Below is an example of the output on chr17:
Usually the values for the first principal component (PC1)
are the most informative. These indicate the
classification of each region of the chromosome with
respect to the first component. Normally, gene-rich
regions with 'active' chromatin marks have similar PC1
values, while gene deserts tend to have the
opposite. You can also view additional principal
components by changing the "-pc <#>"
option. The 2nd component (PC2) usually describes
the the location along the chromosome (e.g. near telomere
vs. centromere, or different chromosome arms). The
PC2 values tend look a lot like the PC1 values but usually
"flip" along the length of the chromosome. Their
similarity is partly due to the fact that they are
mathematically linked - Each principal component must be
orthogonal to one another, so unless the first PC1
perfectly describes a feature of the data, other PCs might
reflect the feature as well. In the example below,
PC1 and PC2 values are more similar for the first 40 Mb,
and then they tend to be more opposite for the rest of the
chromosome.
In general, this analysis tends to highlight the fact that
the genome can be divided into two compartments, creating
a "checkerboard" pattern, with positive PC1 regions
reflecting "active/permissive" chromatin and negative PC1
regions indicative of "inactive/inert" chromatin
What does runHiCpca.pl do:
runHiCpca.pl is a wrapper script that
will perform PCA analysis on each chromosome
individually and combine all the results. Below
are each of the steps:
1. Check for the appropriate background model, create it
if necessary.
2. For each chromosome:
- Generate normalized interaction matrix (analyzeHiC)

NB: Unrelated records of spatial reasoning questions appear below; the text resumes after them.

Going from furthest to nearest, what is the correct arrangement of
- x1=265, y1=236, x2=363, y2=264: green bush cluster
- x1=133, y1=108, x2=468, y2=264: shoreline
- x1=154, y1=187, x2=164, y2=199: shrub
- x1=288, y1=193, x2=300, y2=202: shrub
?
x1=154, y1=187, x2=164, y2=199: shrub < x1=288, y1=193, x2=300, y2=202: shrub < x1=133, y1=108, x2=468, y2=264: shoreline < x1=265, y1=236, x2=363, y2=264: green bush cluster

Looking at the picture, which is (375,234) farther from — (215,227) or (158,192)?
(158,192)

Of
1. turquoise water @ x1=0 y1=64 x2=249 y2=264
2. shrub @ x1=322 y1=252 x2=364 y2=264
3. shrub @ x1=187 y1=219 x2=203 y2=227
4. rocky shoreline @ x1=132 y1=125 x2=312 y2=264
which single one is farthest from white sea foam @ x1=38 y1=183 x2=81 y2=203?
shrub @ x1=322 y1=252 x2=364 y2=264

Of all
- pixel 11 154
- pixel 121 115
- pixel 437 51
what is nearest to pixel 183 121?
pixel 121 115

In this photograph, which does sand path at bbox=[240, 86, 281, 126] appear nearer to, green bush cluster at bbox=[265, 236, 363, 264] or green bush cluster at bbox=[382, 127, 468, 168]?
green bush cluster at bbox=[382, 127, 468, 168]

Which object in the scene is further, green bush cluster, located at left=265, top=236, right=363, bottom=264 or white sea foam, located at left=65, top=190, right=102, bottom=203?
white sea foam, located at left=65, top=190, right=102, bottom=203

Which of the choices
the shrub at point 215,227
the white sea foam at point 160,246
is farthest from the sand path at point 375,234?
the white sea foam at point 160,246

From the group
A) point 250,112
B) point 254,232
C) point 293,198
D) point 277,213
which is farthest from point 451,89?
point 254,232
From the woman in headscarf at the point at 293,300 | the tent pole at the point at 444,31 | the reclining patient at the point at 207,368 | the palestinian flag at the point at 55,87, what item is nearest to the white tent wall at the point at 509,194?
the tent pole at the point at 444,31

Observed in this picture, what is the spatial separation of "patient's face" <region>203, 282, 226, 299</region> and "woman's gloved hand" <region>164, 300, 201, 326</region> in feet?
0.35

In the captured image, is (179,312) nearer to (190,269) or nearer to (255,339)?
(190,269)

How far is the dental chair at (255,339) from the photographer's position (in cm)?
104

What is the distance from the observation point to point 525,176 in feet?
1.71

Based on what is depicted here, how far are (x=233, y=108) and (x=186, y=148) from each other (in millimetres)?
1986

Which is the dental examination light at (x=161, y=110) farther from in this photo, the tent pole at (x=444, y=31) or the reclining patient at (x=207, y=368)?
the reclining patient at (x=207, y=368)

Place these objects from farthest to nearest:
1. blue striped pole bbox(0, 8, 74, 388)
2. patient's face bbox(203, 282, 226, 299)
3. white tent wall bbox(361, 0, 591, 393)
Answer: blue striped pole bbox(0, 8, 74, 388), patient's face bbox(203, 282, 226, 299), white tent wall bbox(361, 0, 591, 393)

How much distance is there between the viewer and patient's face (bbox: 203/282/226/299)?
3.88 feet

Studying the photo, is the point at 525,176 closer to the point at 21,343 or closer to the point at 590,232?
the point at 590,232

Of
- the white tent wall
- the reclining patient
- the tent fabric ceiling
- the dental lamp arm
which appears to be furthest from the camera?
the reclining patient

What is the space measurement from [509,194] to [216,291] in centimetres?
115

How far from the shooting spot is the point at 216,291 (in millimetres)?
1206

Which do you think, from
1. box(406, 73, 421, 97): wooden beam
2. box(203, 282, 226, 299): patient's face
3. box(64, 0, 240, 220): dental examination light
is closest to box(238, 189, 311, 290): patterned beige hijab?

- Calculate correlation between the contact profiles
from each region against each other region
- Using R,
compute the principal components from the correlation
matrix
- Output the values of reach region with respect to
the first two principal components
3. If "seed" regions are provided, HOMER checks the
overlap between active (and/or inactive) regions to
decide if the coordinates should be multiplied by -1 to
flip the signs. HOMER will try to make it so
regions in "active" zones are positive. If no seed
regions are used, but a genome is specified, HOMER will
look for overlap with TSS to assign "active" vs.
"inactive".
4. Concatenate results from all chromosomes, format, and
print the output
runHiCpca.pl Options:
-pc <#> : Number of principal
components to return (default: 1).
-res <#> : resolution of analysis (if it's
too small, the program may take too long or use up too
much memory). A resolution of 25000 is about the
limit for mammalian genomes, unless your computer is
ridiculous... The sequencing depth and quality of an
experiment may dictate which resolutions are
possible. If the PC1 values are very noisy you may
need to increase the resolution size. Default: 50000
-superRes <#> : window size of analysis,
should be equal to or larger than -res. Default:
100000.
-active <peak/BED file> : seed regions of
"active" chromatin to use when assessing the proper sign
of the PC1 results.
-inactive <peak/BED file> : seed regions of
"inactive" chromatin to use when assessing the proper
sign of the PC1 results.
-genome <genome> : If no seed regions
are given, HOMER will get the TSS locations and treat
them as "active" seeds.
-corrDepth <#> : Minimum number of expected
reads per region to use when computing correlation
(pools adjacent regions), default: 3
-std <#> : exclude regions with sequencing
depth exceeding # std deviations, default: 4. The
idea here is to remove regions that may throw off the
PCA calculation
-min <#> : exclude regions with sequencing
depth less than this fraction of mean, default:
0.15. The idea is to get rid of regions with low
coverage that don't behave as well during the PCA
analysis.
-rpath <path to R executable> : If "R" is
not available through the $PATH variable (i.e. can't
just type "R" to run R)
-cpu <#> : number of CPUs to use.
Memory consumption is also higher with more CPUs (work
separated by chromosome). Please note that if
multiple CPUs are configured, the screen output will
spew all over the place - just ignore it...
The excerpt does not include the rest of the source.